Tras haber recuperado el ánimo, Iker acortó poco a poco la distancia que lo separaba del hombre de cabeza, un hijo de miliciano que lo detestaba y no dejaba de denigrarlo ante sus camaradas.

Cuando lo estaba superando, el otro intentó desequilibrarlo golpeándolo con el hombro. Iker esquivó el golpe.

—No diré nada al instructor, por lo del sílex. Arreglaremos ese asunto entre ambos, en el cuartel.

—Los que mejor manejan el bastón son los nubios —reveló el instructor—. De uno de ellos aprendí las técnicas que os enseño. Vais a ponerlas en práctica en un combate durante el que no contendréis los golpes. Necesito dos voluntarios.

—Yo —dijo Iker, sabiendo que provocaría la reacción del hijo del miliciano.

De hecho, éste aprovechó la ocasión.

Los dos adversarios eran de la misma talla y la misma fuerza, pero, de acuerdo con su costumbre, Iker apostó por la rapidez. Dejó creer al otro, furibundo, que temía sus asaltos y lo obligó a agotarse en una serie de molinetes e ineficaces ataques.

Con su bastón rígido y ligero, Iker golpeó una sola vez, en plena frente.

El otro cayó como una masa.

El instructor lo examinó.

—Cuando despierte, tendrá un buen dolor de cabeza.

—Hubiera podido golpear con más fuerza.

—No te reconozco ya, Iker.

—No soporto a los cobardes.

El instructor miró a su alumno por el rabillo del ojo.

—¿Nada que añadir?

—Asunto resuelto.

—Lo prefiero así, Iker. Lo que ocurre entre soldados no me interesa, siempre que sean disciplinados, competentes y valerosos. Te falta aún práctica en el salto.

Al principio, la cuerda tendida entre dos estacas no era muy alta. Pero fue elevándose hasta parecer infranqueable. Y fue necesaria tanta técnica como voluntad para dominarla y no encabritarse ante el obstáculo. También en aquel juego Iker resultó el mejor.

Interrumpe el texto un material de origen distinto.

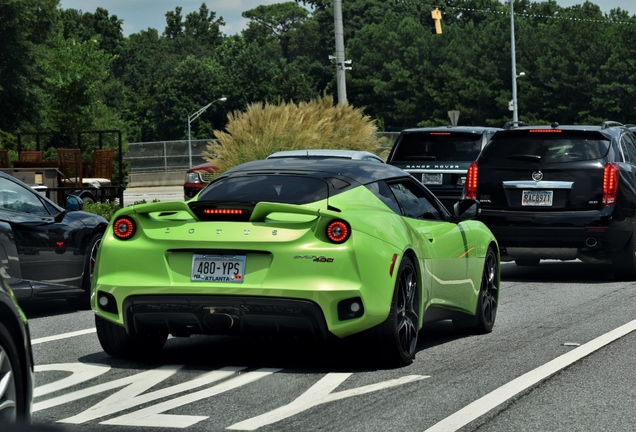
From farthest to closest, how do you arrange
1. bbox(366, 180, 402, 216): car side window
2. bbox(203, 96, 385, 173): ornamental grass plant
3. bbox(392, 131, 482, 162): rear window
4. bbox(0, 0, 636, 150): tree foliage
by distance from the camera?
bbox(0, 0, 636, 150): tree foliage
bbox(203, 96, 385, 173): ornamental grass plant
bbox(392, 131, 482, 162): rear window
bbox(366, 180, 402, 216): car side window

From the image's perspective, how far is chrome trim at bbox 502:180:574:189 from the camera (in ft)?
45.7

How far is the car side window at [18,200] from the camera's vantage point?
11211mm

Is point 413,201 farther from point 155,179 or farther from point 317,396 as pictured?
point 155,179

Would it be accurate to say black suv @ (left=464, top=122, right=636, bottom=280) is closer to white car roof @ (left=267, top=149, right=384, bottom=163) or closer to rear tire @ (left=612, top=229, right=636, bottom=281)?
rear tire @ (left=612, top=229, right=636, bottom=281)

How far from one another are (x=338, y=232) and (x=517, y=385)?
1380 millimetres

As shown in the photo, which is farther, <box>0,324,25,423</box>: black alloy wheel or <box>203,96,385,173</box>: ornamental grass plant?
<box>203,96,385,173</box>: ornamental grass plant

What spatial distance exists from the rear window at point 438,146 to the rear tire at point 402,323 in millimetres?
10751

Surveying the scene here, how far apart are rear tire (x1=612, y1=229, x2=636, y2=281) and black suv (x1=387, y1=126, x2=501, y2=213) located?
468 cm

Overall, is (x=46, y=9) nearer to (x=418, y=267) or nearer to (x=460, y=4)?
(x=418, y=267)

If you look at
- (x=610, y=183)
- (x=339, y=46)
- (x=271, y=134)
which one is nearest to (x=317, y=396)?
(x=610, y=183)

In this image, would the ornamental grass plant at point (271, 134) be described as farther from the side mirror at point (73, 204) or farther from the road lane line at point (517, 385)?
the road lane line at point (517, 385)

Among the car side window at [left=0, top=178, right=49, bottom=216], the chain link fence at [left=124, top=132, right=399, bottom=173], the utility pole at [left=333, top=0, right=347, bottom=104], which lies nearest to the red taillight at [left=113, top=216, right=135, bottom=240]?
the car side window at [left=0, top=178, right=49, bottom=216]

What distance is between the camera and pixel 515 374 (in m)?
7.70

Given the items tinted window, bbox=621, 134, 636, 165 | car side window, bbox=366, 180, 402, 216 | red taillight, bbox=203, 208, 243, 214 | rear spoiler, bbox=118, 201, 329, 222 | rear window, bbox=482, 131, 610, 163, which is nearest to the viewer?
rear spoiler, bbox=118, 201, 329, 222
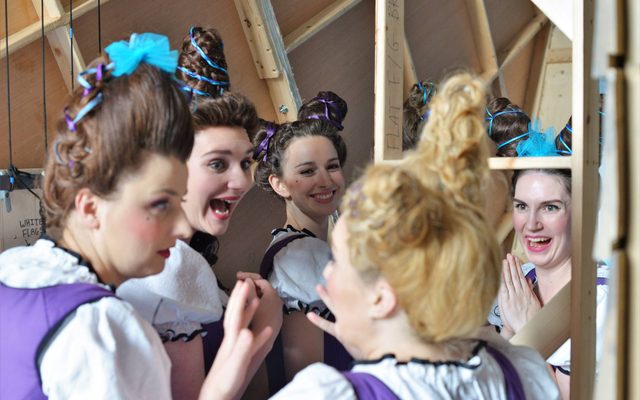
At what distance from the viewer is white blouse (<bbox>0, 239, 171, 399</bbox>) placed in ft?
3.27

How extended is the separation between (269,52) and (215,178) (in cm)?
77

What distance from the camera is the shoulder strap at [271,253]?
183 cm

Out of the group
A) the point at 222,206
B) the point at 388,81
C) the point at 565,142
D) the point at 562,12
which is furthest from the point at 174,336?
the point at 565,142

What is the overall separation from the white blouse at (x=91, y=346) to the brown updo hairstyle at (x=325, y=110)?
38.8 inches

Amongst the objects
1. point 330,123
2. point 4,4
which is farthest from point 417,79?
point 4,4

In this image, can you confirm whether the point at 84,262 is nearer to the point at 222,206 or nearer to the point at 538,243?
the point at 222,206

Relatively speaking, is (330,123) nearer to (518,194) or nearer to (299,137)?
(299,137)

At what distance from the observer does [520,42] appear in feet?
11.4

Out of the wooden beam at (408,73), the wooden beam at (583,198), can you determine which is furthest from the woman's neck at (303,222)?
the wooden beam at (408,73)

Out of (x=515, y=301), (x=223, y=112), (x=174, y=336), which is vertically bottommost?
(x=515, y=301)

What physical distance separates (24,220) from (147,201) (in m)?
0.80

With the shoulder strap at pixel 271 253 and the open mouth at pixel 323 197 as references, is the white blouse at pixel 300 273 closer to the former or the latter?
the shoulder strap at pixel 271 253

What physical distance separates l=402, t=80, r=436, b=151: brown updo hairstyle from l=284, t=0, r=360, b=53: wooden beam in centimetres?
38

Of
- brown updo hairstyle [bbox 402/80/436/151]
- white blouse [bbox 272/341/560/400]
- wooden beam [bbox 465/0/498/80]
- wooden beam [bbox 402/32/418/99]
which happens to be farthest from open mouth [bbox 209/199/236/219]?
wooden beam [bbox 465/0/498/80]
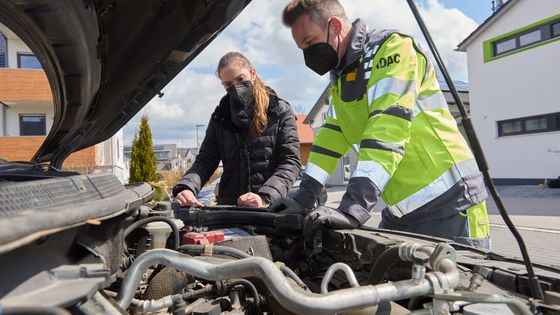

Una hermosa morena de unos cuarenta años se acercó al instructor.

—¡Dama Techat! ¿Qué nos traéis de bueno?

—Queso y hortalizas. Dime, ¿cómo se llama ese joven?

—Iker.

—¿Es originario de nuestra región?

—No, pero es un recluta excelente. Sin duda, lo convertiré en un oficial.

La mujer de negocios, tesorera de la provincia, esbozó una sonrisa enigmática. Desde su punto de vista, el tal Iker merecía algo mejor.